Перепишите отрывок из текста о поэзии Фельдмана, начиная со слов «А где художник?» и далее до слов «а внутренне закономерным.» включительно, заменив «художник» на «живописец».

Текст документа:
━━━━━━━━━━━━━━━━━━━━
Глазами влажными к клеенке щедрой манят,
Уже рука притронулась к кувшину.
Благородная статика, присущая групповому портрету участников застолья, в финале оборачивается живописной плоскостью, вновь напоминающей о Пиросмани. (У Фельдмана, как в некоторых стихах Полетаева угадывается скрытое рондо.)
А где художник? Тот сидит напротив —
Он тоже не из тех, кто соблюдает пост.
Глазами грустными он нас к столу
проводит
И терпеливо ждет, когда клеенка
превратится в холст.
Обращение Фельдмана к Грузии является не эпизодически-случайным, а внутренне закономерным.
На берегу Невы
где холод вползает в душу
я рассказываю другу о Грузии.
Холод привносит благородную сдержанность в последующее повествование:
Говорю о поэте
который умер в изгнании
о девушках чистых
о царствах павших
о царствующем духе.
Если Полетаеву, при его интеллигентной хрупкости, все же не чуждо монументальное начало, которое подчас присутствует у Пастернака, то Фельдман последовательно идет путем мандельштамовского минимализма. Не надо объяснять, что поэтика минимализма не сводится просто к изображению малых предметов. Так, Фельдман, отдаленно вторя Державину, воспевшему реку времен, где тонут царства, повествует о крупных величинах.
Однако наблюдаемая у Фельдмана анафора — повторяемое «о»! — свидетельствует об экономии словесных средств, о доминировании одной фигуры речи над подразумеваемой множественностью мира — а значит, все-таки о глубинном минимализме, о преодолении эпического начала.
Камерная эстетика, не вполне присущая Полетаеву, творцу пейзажной лирики (достаточно вспомнить стихи Полетаева о Москве), и характерная для Мандельштама, возникает в стихотворении Фельдмана «Грузинская речь»:
Говорили они
слова были для меня закрытыми
как запертый сад.
Будучи в принципе частью ландшафта, а не интерьера, сад — в отличие от поля или степи — организованное, и значит, все-таки поэтически одомашненное, поэтически очеловеченное, пространство. Его камерная семантика подчеркивается сокровенной закрытостью сада.
━━━━━━━━━━━━━━━━━━━━
Исходные данные:
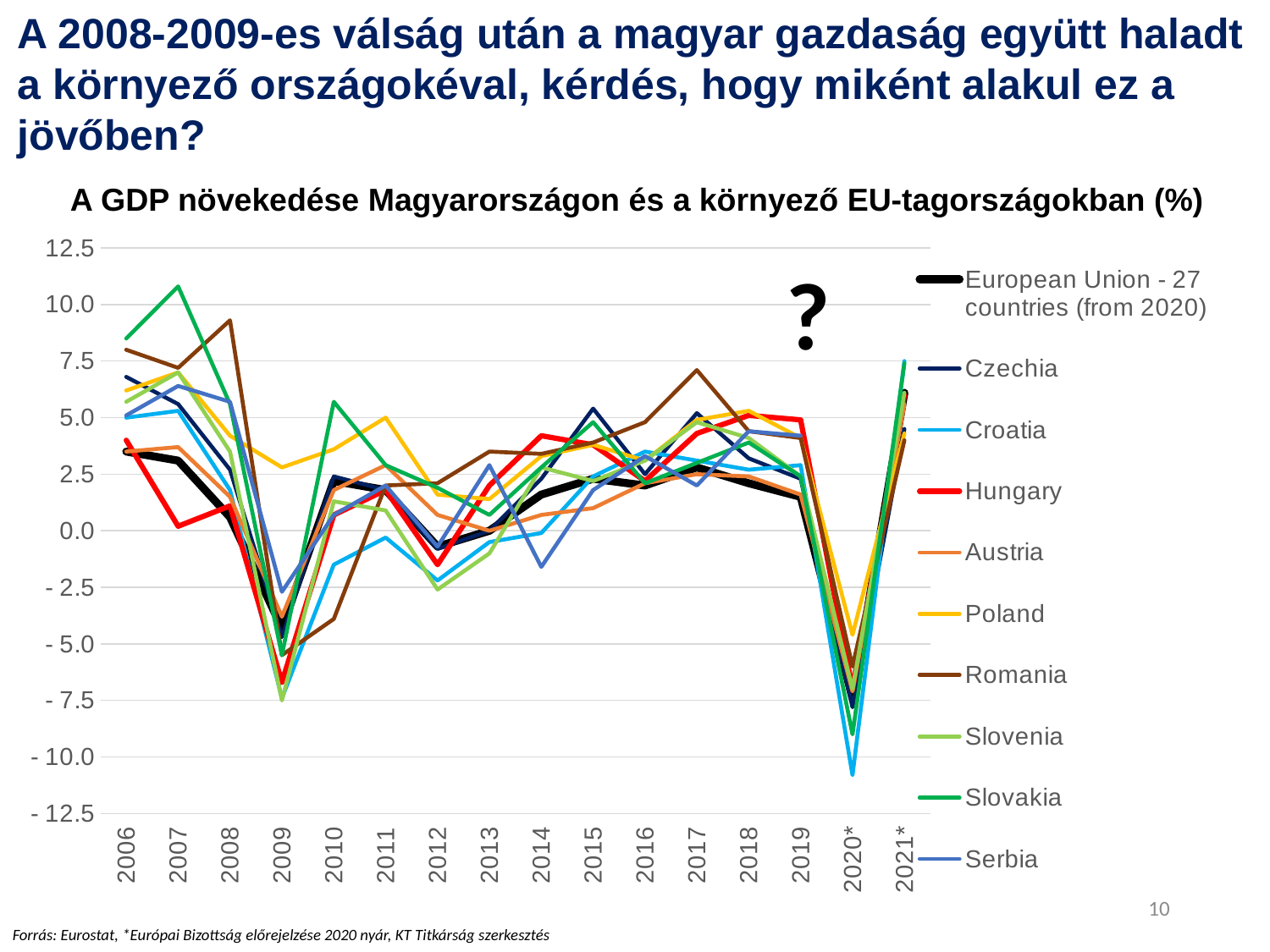
Which series is drawn with the thick black line? European Union - 27 countries (from 2020) Which country has the highest value in 2009? Poland Which country has the highest value in 2007? Slovakia Which country has the lowest value in 2020*? Croatia How many series does the legend list? 10 Is the value for Slovakia in 2007 greater or less than 10.0? greater Does the European Union line rise or fall from 2017 to 2020*? fall What kind of chart is shown on the slide? line chart How many years are shown along the x axis? 16 Is the value for Hungary in 2009 greater or less than -5.0? less Is the value for Croatia in 2020* greater or less than -10.0? less What is the title of the chart? A GDP növekedése Magyarországon és a környező EU-tagországokban (%)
━━━━━━━━━━━━━━━━━━━━
Поле ответа:
А где живописец? Тот сидит напротив —
Он тоже не из тех, кто соблюдает пост.
Глазами грустными он нас к столу
проводит
И терпеливо ждет, когда клеенка
превратится в холст.
Обращение Фельдмана к Грузии является не эпизодически-случайным, а внутренне закономерным.